Die Methodik des selbsternannten Forschungsinstituts Swiss Poster Research Plus AG ↗ (SPR+) geht zurück auf ein Arbeitspapier von 1994 von Martial Pasquier mit dem Titel «Critiques et perspectives méthodologiques des recherches sur l’efficacité de l’affichage publicitaire» ↗, welches wiederum auf ein Arbeitspapier von 1990 ↗ zurückgeht. Es folgten, gemeinsam mit dem Projektleiter für Plakat-Mediaforschung der APG, Jürg Sager, eine Übertragung mit dem Titel La mesure de l’efficacité du média affichage : une approche méthodologique ↗ (Editions universitaires Fribourg, 1995) und schliesslich die Übersetzung ins Deutsche: Plakatwirkungsforschung. Theoretische und praktische Ansätze ↗ (Universitätsverlag Freiburg Schweiz, 1997).
Seit 1994 ‒ damals lief noch Windows 3.1, Flachbildschirme existierten nicht und der Internetboom begann erst ein Jahr später ‒ wurde das Konzept da und dort ausgebaut, verfeinert und schliesslich monetarisiert, aber ohne grundlegenden Paradigmenwechsel.
Keine wesentlichen Publikationen zu Aussenwerbung
Seit 2003 ist Prof. Dr. Martial Pasquier ↗ ordentlicher Professor an der Universität Lausanne und seit 2006 Vorsitzender des Research Advisory Council von SPR+ ↗. Er ist der einzige Garant für Wissenschaftlichkeit bei SPR+. Allerdings hat er seit 1994 kaum etwas Neues zum Thema publiziert.
In den 1990er-Jahren publizierte er einige weitere Artikel, allerdings meistens in Marketing-Branchenzeitschriften, nicht in wissenschaftlichen oder referierten Zeitschriften. 2004 erschien ein Artikel zu GPS im Geomarketing ↗ (als drittgenannter Autor), 2005 ein Konferenzpaper ↗ zusammen mit SPR+-Geschäftsführer Felix H. Mende für eine Branchenkonferenz. 2009 erschien ein Paper ↗, bei dem er als vierter Autor, Felix H. Mende als sechster Autor zeichnet, doch dieses Paper führt Martial Pasquier nicht einmal auf seiner Universitäts-Publikationsliste auf. In jenem Paper wird umständlich erklärt, wie die zwei Drittel der Menschen, die die GPS-Studie frühzeitig abgebrochen haben, wieder hineingerechnet werden können (siehe auch hier).

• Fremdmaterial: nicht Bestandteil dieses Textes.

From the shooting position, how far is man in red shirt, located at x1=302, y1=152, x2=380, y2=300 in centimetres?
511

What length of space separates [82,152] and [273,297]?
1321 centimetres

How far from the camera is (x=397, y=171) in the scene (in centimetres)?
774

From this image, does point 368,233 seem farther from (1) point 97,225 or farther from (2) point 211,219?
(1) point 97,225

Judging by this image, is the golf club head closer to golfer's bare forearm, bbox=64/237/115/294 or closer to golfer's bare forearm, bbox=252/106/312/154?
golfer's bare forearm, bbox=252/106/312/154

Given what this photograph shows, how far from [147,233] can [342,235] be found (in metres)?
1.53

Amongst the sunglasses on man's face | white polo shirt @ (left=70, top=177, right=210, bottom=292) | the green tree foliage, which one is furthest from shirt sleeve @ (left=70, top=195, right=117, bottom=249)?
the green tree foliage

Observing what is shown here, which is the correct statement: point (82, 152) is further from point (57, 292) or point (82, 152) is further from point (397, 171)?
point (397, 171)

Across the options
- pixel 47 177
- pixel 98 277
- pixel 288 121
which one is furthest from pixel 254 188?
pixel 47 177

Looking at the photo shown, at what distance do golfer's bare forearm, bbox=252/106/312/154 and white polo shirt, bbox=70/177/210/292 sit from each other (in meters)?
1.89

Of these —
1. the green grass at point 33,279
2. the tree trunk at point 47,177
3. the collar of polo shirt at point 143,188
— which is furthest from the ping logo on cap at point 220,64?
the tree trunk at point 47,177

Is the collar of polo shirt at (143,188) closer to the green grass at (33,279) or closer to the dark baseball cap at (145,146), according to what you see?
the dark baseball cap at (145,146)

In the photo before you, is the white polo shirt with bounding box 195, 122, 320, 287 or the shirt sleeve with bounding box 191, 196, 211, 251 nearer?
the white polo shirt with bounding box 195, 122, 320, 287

Im Übrigen scheint SPR+ für Martial Pasquier nicht sehr wichtig zu sein. Seinen Vorsitz im Research Advisory Council erwähnt er nirgends, weder in seinem Uni-CV ↗ noch auf LinkedIn ↗ oder ResearchGate ↗. Es macht den Eindruck, dass Martial Pasquier vor allem dazu da ist, SPR+ eine Aura von Wissenschaftlichkeit zu verleihen.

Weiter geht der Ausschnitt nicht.